The Venezuelan President asserted during the Russian-Venezuelan forum that oil producing countries cannot permit a fall in oil prices, emphasizing that the existing price band of 22 to 28 dollars per barrel, established by OPEC a few years ago has become “a thing of the past.” Chávez believes that the minimum price per barrel should be $30 and the maximum price would be dictated naturally by the market.

The Venezuelan Head of State also met with Russian Prime Minister Mikhail Fradkov and Duma Chairman Boris Gryzlov.  Gryzlov directed attention to the fact that the economic-commercial relations between the two nations are developing positively, indicating their similar perspectives and shared problems as the base for their mutual understanding.

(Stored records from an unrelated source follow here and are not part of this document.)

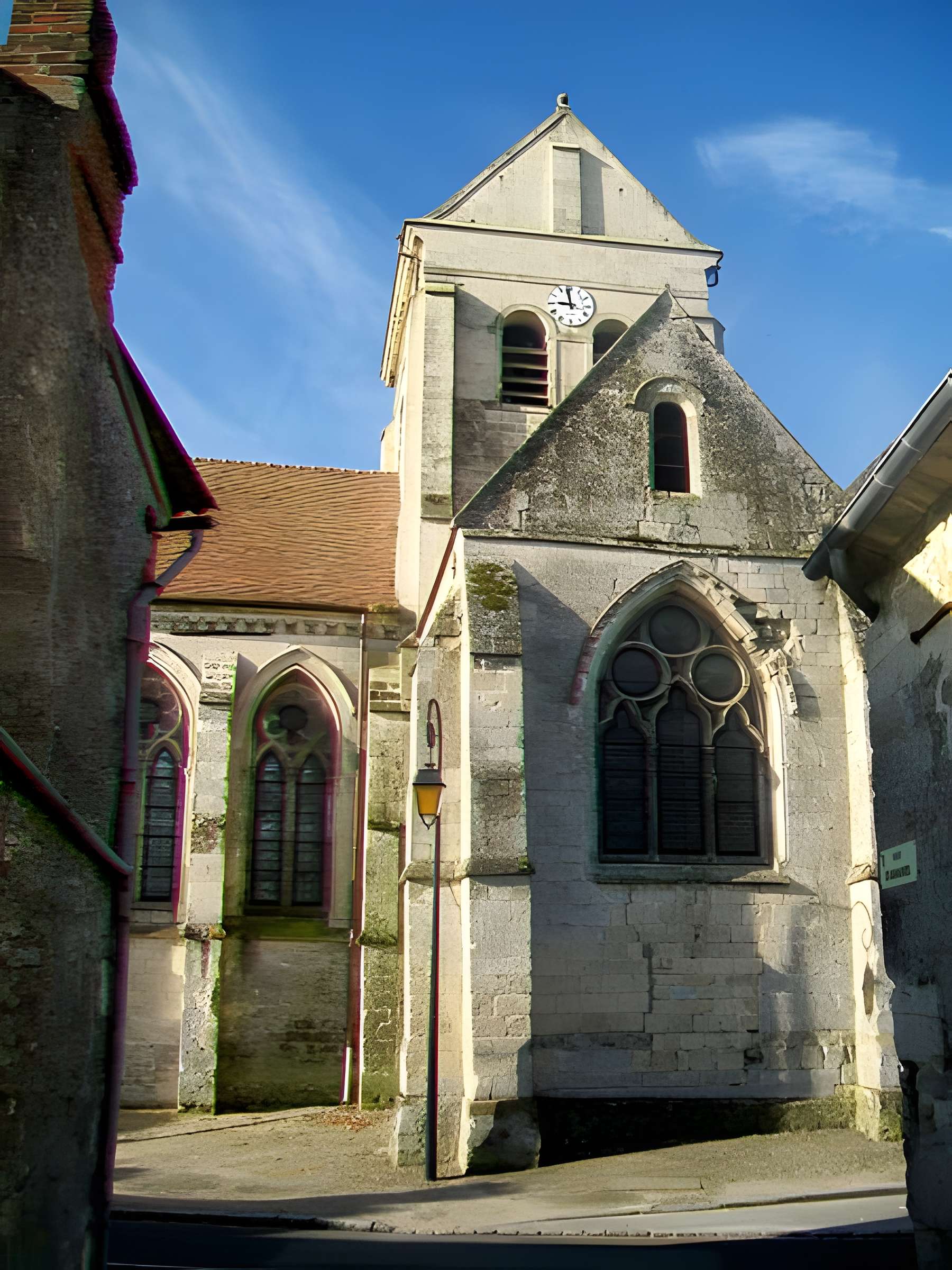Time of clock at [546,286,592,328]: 8:58
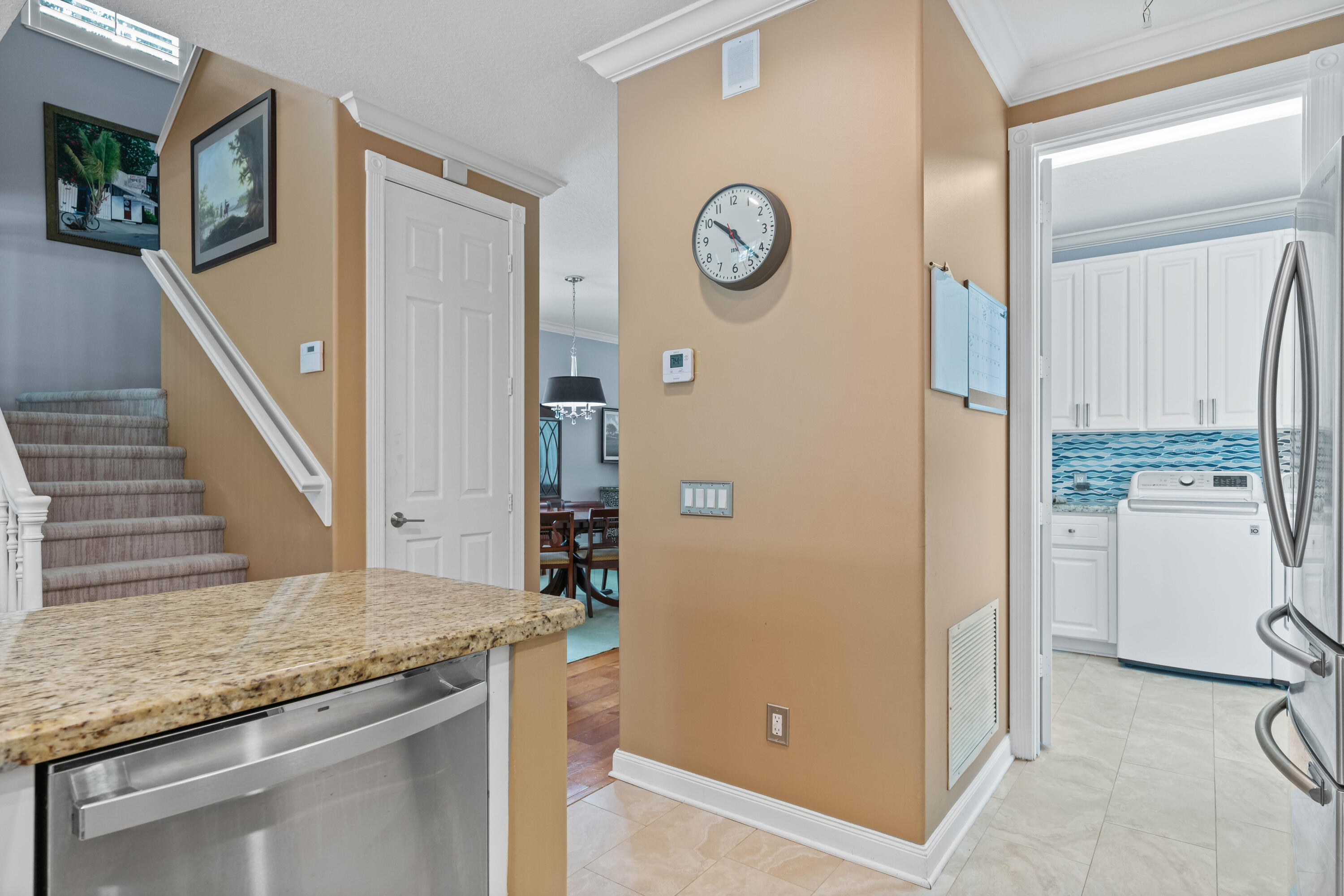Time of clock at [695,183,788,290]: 10:22
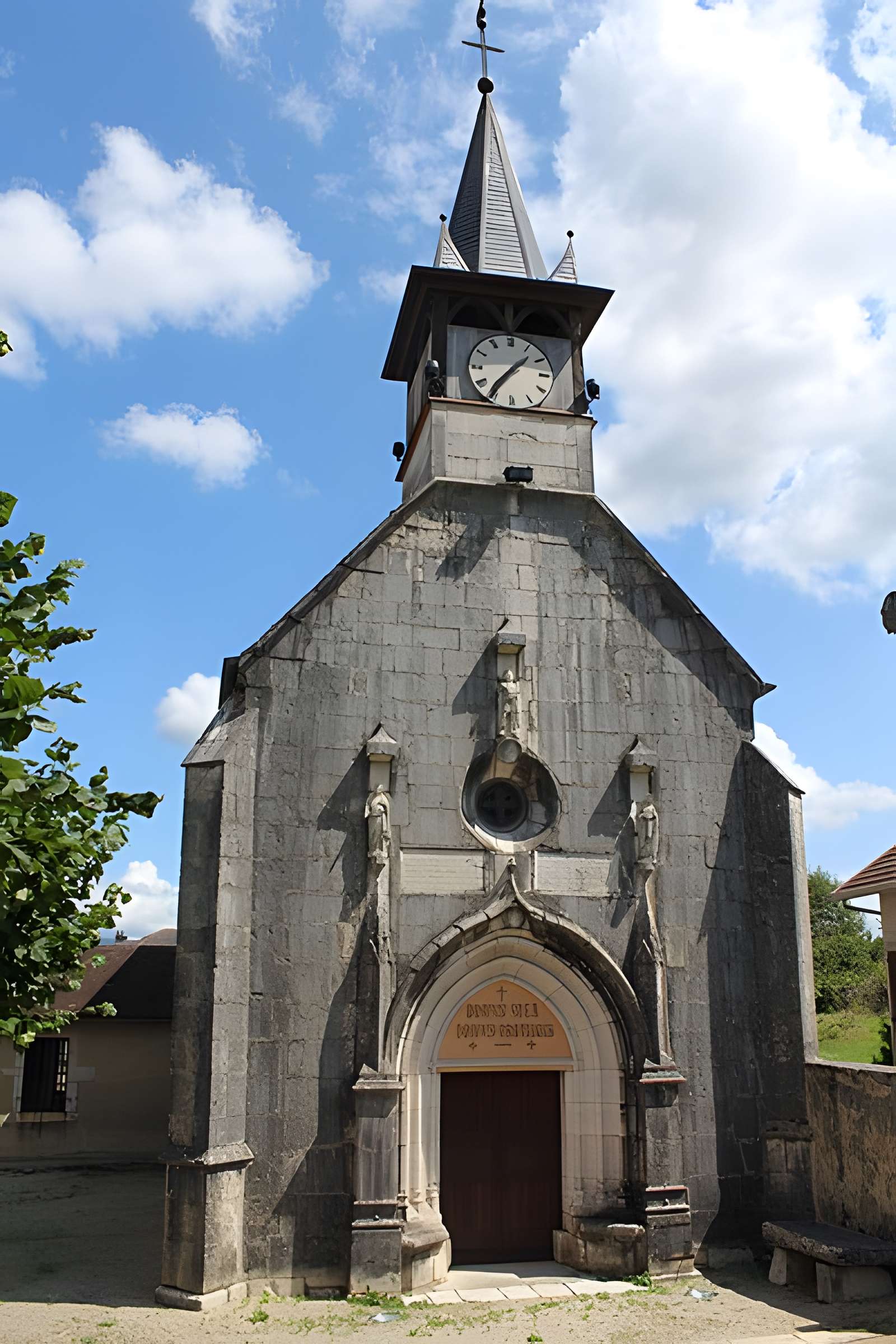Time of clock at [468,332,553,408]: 1:36
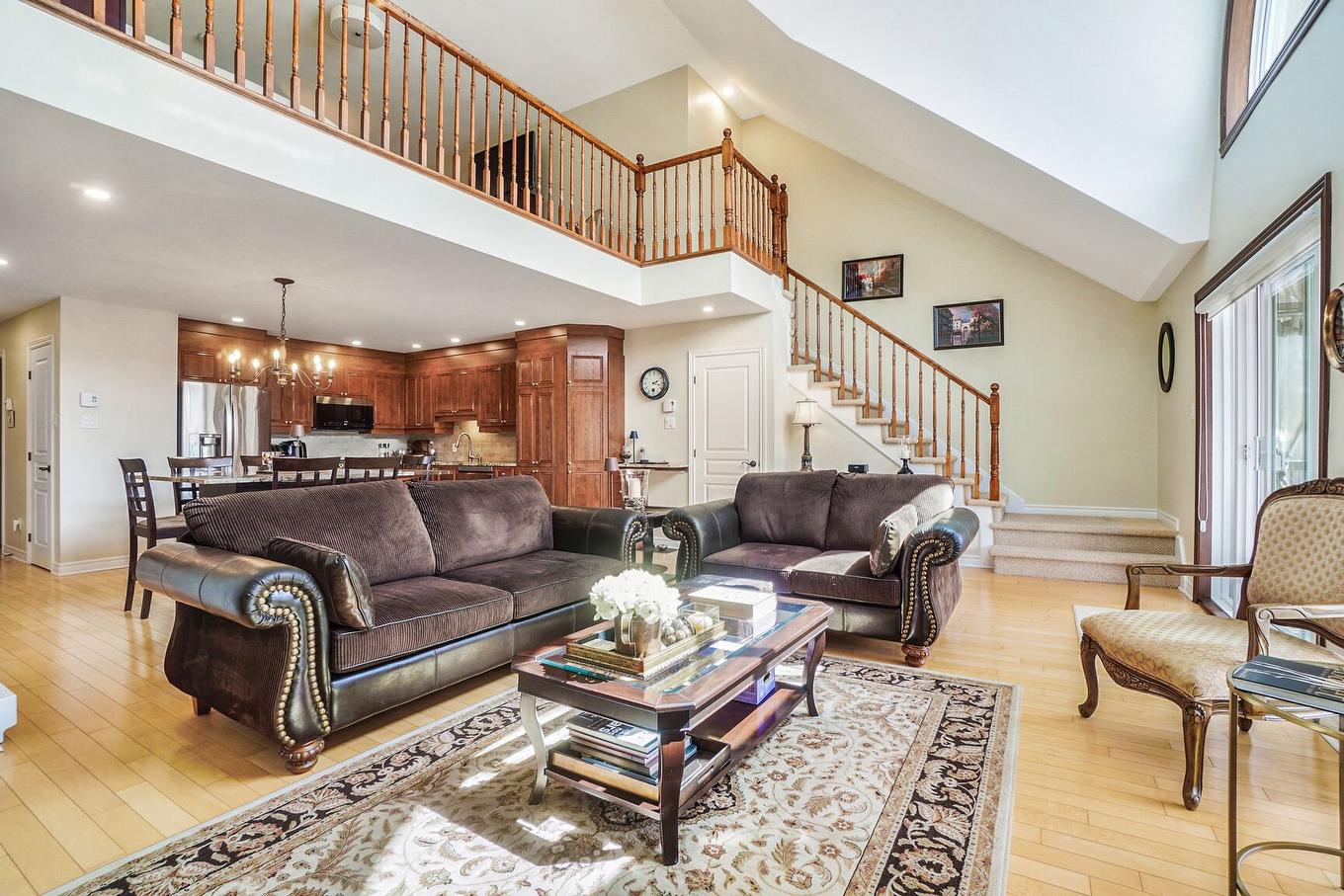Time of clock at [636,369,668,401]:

The two nations signed a billion dollar inter-governmental agreement in which the Russian oil corporation Lukoil and PDVSA will collaborate on oil-extraction technology. “We will supply to Moscow all the aluminum it needs to build up a plant to process 1 million tons of bauxite in Venezuela every year. The project will be conducted in association with the Venezuelan Guayana Corporation (CVG) group,” said Ambassador Mendoza Potellá.

Also, according to presidential sources, Venezuela will be purchasing Mi-35 fire-support helicopters and MiG-29S fighter planes.  The country also seeks to obtain Russian-made, automatic assault rifles and is in the process of looking into the possibility of training its military personnel in Russia. Ambassador Mendoza clarified that these purchases are not in any way related to a military build-up.

Chávez is also interested in establishing links of military cooperation in order to acquire Russian materials and expertise in developing and launching the first telecommunications satellite of Venezuela.

Moscow stands to benefit enormously from these possible business ventures.  If all goes well, Chávez may endorse Russia’s entry into the WTO.

Chávez has been on a whirlwind tour since Sunday, November 21. He strengthened relations with President José Luis Rodríguez Zapatero’s Social Workers Party (PSOE) in Spain and completed a second round of bilateral talks with Muammar El Gadhafi in Libya, where he was awarded the El Gadhafi Human Rights Award.  His next stop is Iran.